Fig. 3: Empirically corrected libraries improve peptide and missense variant detection rates.

a The average number of yeast (N = 4) and HeLa (N = 3) peptides in single-injection DIA detected using library-free searching with Pecan, searching with a combined SCX fractionated and high-pH reverse-phase fractionated DDA spectrum library, or searching with a predicted spectrum library, before or after empirical correction with the chromatogram library method.
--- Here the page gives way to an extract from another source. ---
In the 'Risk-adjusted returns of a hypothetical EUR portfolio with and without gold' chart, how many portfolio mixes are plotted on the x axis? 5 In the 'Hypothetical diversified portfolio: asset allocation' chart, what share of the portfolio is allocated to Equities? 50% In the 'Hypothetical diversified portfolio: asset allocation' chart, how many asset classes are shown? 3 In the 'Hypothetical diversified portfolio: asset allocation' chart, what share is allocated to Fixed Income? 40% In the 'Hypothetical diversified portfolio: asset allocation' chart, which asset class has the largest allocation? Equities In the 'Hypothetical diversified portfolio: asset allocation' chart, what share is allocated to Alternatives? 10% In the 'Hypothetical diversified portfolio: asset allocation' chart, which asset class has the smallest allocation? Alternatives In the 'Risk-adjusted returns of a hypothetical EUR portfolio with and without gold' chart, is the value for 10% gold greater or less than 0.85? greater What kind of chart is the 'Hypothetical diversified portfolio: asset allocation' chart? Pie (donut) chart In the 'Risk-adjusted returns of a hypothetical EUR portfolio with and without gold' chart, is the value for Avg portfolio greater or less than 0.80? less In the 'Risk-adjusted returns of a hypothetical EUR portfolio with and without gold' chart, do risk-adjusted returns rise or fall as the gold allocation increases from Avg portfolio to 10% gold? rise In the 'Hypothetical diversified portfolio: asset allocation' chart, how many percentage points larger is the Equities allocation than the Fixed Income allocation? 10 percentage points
Match-between-runs was not enabled for any search strategy so that replicates are independent measurements demonstrating the technical variability for each approach. b The number of HeLa missense variants detected in the total DIA library, single-injection DIA (N = 3), or a meta-analysis of 40 published DDA experiments²⁷, each filtered to a 1% peptide/protein FDR. c Retention time predictions differ somewhat from empirical data from GPF-DIA for homologous peptides: YFYTSMSRPGR from HLA-A (F33Y,V36M), YFYTAMSRPGR from HLA-B, and YFYTAVSRPGR from HLA-C. d Relative +1H y-type and b-type fragmentation patterns above 200m/z for the same peptides are shown as butterfly plots with empirical intensities (blue) above predicted intensities (red). e All three peptides are in the HLA peptide binding/presentation region, as indicated by YFYTSMSRPGR (red) in HLA-A (blue) relative to an antigenic peptide (green) in PDB structure 1AO7. Source data are provided as a Source Data file.